By Fr. Stephen Page
Guest Column

Among the things I have saved in my moves to different parish assignments in our diocese is a map of parishes dating back to the episcopacy of the late Bishop Ralph Hayes (1944-1966). The map shows 99 parishes! Today we have 74 parishes and a dwindling number of priests. With ongoing conversations about parish collaboration and clustering, the story of Mary Magdalene’s encounter with the Risen Christ (John 20:17) came to mind.
Touching, clinging, grasping, hanging on to the Risen One, Mary Magdalene doesn’t want to let go. He tells her to “Stop holding on to me; for I have not yet ascended to the Father …” St. Jerome in his Latin Vulgate translation put it thus, “Noli me tangere.” That is, “Do not cling to me.”
Perhaps a modern-day rendition of the Risen Christ’s response would be, “Mary, it’s time for me to move on!” Perhaps one of the hardest things Jesus ever had to say to his Apostle to the Apostles!

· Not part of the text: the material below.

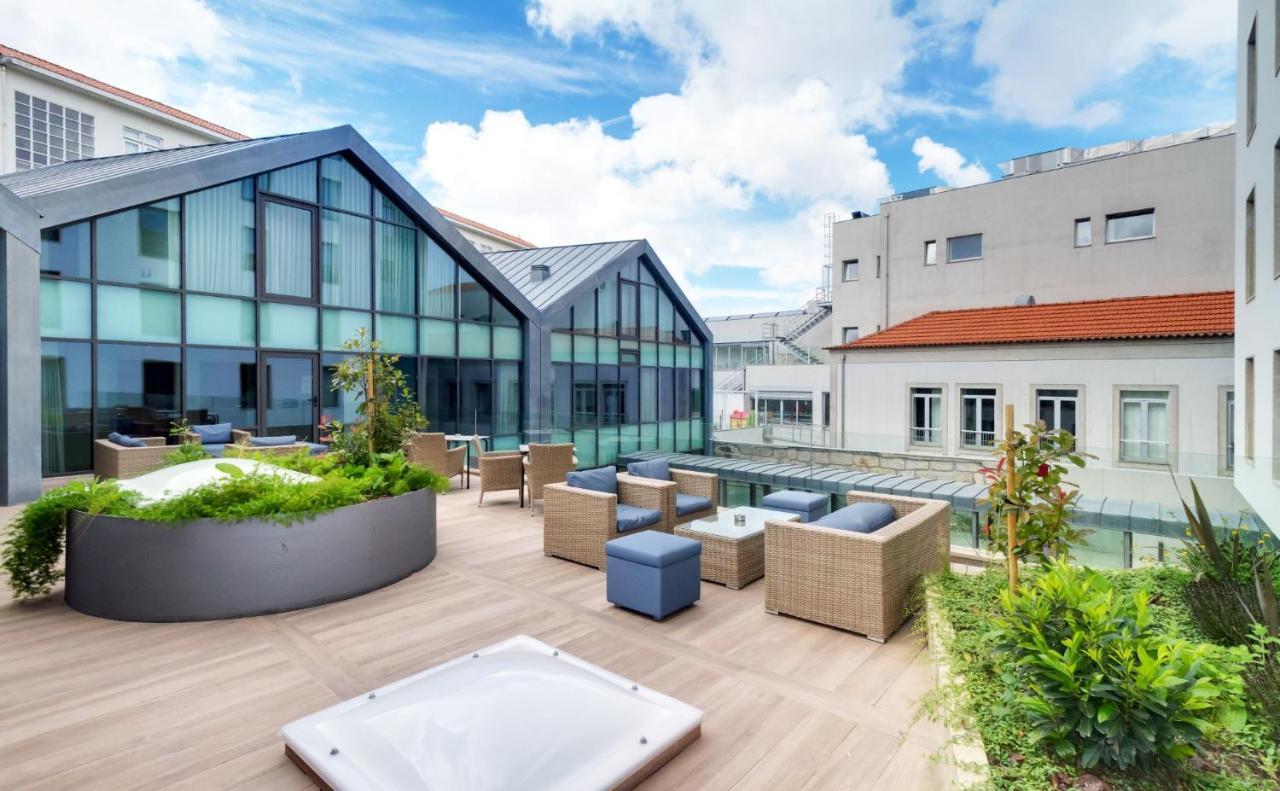 Oca Oriental Porto Hotel Dış mekan fotoğraf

Or at least some might say the second hardest thing after telling Simon Peter, in another place, that he sounded like a “Satan” and to get behind him.

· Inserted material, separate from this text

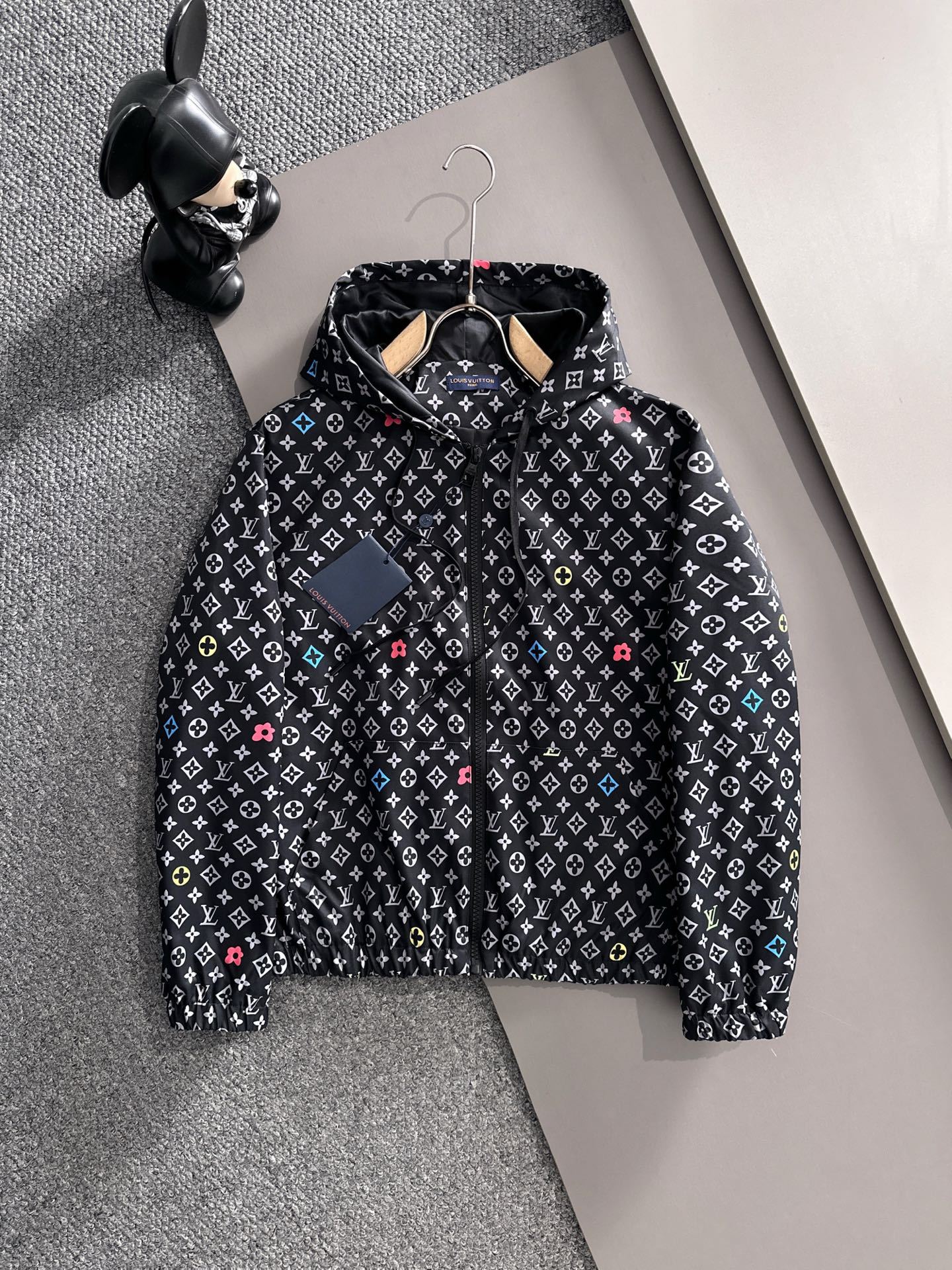 ルイ・ヴィトン「Louis Vuitton」秋冬 カジュアルスポーツセット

Letting go — of a person, a family, a home, a job, a parish, a friend — and moving on is one of the most challenging things confronting us in our rapidly changing world. Why is this so hard to do? Because we form deep bonds of friendship, community and security. Letting go is a form of dying and death. Death in leaving the familiar and comfortable. Death is final — if there is no resurrection.
In not turning away but facing our loss, letting go, even in human death, our Catholic faith gives us that theological and scriptural virtue of hope. As the Sacramentary says in the funeral preface, “The sadness of death gives way to the promise of immortality. Life is changed, not ended.”
Often, as Christians, we hold out — thinking that our faith is about resuscitation. Sacred Scripture and Tradition clearly teaches that resurrection is not resuscitation of the previously dead body of Jesus. He emptied himself of eternal glory and power to take on our fragile, human flesh. He was born, lived, suffered, died and raised into a new life existence. This existence awaits all believers, all peoples and all communities.
When it comes to living out this radical loss in the context of our faith, communities and buildings, it is hearing what the Lord Jesus said to Mary: “Do not cling.” It is stepping forward into life as Peter and the apostles did when the Apostle of the Apostles came to them with the news: “He is risen!” Now that is being a missionary disciple of Good News! She just had to let go, plain and simple.
(Father Stephen Page is pastor of St. Joseph Parish in DeWitt and Ss. Philip & James Parish in Grand Mound.)